Spatial relationship records:
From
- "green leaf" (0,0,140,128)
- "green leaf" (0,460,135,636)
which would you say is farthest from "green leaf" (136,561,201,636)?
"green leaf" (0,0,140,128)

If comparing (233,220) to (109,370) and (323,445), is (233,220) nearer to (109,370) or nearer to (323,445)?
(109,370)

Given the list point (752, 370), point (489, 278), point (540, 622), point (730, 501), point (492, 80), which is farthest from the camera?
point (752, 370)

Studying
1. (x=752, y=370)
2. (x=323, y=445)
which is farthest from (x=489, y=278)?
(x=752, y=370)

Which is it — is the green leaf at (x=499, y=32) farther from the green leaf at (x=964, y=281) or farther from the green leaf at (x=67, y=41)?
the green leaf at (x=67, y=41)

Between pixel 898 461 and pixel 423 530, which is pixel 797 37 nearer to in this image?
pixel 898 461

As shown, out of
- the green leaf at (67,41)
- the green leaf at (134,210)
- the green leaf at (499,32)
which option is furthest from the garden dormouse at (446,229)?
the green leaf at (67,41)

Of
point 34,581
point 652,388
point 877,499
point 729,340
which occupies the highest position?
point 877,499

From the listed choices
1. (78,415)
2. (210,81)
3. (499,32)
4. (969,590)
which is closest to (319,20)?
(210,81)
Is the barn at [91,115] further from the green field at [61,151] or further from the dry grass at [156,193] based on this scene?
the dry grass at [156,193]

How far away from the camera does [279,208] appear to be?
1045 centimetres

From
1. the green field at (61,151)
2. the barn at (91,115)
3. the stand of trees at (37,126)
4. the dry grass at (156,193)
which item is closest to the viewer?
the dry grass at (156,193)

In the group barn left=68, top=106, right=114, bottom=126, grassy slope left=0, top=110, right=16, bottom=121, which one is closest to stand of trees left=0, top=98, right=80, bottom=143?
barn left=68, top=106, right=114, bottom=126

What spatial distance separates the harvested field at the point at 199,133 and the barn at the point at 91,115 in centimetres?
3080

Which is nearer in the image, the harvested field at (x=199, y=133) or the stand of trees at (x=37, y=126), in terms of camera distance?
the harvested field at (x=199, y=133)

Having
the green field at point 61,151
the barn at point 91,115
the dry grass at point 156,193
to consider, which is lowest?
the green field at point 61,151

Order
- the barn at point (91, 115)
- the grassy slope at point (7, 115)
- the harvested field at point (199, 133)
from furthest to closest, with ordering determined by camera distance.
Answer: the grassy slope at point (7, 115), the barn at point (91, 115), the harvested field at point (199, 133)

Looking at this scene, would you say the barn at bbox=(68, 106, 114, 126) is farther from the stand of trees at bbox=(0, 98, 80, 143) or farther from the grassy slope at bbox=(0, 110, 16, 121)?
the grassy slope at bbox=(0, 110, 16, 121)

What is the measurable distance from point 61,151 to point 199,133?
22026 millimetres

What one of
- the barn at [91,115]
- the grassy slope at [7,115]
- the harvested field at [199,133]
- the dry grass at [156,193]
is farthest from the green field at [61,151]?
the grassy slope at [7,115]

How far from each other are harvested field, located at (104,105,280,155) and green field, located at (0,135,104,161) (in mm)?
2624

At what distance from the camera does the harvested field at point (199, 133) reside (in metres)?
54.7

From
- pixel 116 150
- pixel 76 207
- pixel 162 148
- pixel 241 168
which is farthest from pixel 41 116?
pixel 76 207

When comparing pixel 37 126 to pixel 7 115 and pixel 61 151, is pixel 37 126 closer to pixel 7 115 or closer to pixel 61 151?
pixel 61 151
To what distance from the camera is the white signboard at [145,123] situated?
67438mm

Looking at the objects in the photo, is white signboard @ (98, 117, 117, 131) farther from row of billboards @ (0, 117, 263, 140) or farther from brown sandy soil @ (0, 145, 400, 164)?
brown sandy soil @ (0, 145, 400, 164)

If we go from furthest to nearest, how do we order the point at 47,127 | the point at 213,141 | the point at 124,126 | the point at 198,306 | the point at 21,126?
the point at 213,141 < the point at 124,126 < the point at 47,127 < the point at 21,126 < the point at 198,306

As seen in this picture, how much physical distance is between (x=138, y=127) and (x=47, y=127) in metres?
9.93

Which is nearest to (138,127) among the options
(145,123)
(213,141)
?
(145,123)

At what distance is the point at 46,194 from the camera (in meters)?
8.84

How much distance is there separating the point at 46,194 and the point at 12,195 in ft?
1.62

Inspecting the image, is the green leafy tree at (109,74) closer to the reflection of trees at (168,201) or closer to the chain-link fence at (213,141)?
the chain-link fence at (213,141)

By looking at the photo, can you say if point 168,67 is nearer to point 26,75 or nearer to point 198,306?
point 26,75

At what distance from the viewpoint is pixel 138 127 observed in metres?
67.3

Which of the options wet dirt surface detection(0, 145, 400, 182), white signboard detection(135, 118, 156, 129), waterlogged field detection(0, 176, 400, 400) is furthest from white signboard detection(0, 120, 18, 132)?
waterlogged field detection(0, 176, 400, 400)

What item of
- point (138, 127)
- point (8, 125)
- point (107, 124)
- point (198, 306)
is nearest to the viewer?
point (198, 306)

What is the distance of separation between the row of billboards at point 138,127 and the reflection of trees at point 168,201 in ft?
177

WHAT IS REQUIRED
Repeat exactly the lines from the line containing "When comparing pixel" through the last line of the records above, including both, and nothing else.

ANSWER TO THIS PROBLEM
When comparing pixel 37 126 to pixel 7 115 and pixel 61 151, is pixel 37 126 closer to pixel 7 115 or closer to pixel 61 151?
pixel 61 151
To what distance from the camera is the white signboard at [145,123] situated?
67438mm

Looking at the objects in the photo, is white signboard @ (98, 117, 117, 131) farther from row of billboards @ (0, 117, 263, 140) or farther from brown sandy soil @ (0, 145, 400, 164)?
brown sandy soil @ (0, 145, 400, 164)

If we go from furthest to nearest, how do we order the point at 47,127 | the point at 213,141 | the point at 124,126 | the point at 198,306 | the point at 21,126?
the point at 213,141 < the point at 124,126 < the point at 47,127 < the point at 21,126 < the point at 198,306

As seen in this picture, how much physical distance is between (x=138, y=127) and (x=47, y=127) in metres?
9.93

Which is nearest to (138,127) among the options
(145,123)
(213,141)
?
(145,123)

At what distance is the point at 46,194 from the camera (in meters)?
8.84

How much distance is there separating the point at 46,194 and the point at 12,195 in ft?
1.62

Inspecting the image, is the green leafy tree at (109,74) closer to the reflection of trees at (168,201) or closer to the chain-link fence at (213,141)?
the chain-link fence at (213,141)

By looking at the photo, can you say if point 168,67 is nearer to point 26,75 or nearer to point 198,306?
point 26,75

At what distance from the viewpoint is pixel 138 127 observed in metres?
67.3

Which of the options wet dirt surface detection(0, 145, 400, 182), white signboard detection(135, 118, 156, 129), waterlogged field detection(0, 176, 400, 400) is furthest from white signboard detection(0, 120, 18, 132)?
waterlogged field detection(0, 176, 400, 400)

What item of
- point (138, 127)
- point (8, 125)
- point (107, 124)
- point (198, 306)
is nearest to the viewer?
point (198, 306)

What is the distance of separation between the row of billboards at point 138,127 and the reflection of trees at point 168,201 in ft?
177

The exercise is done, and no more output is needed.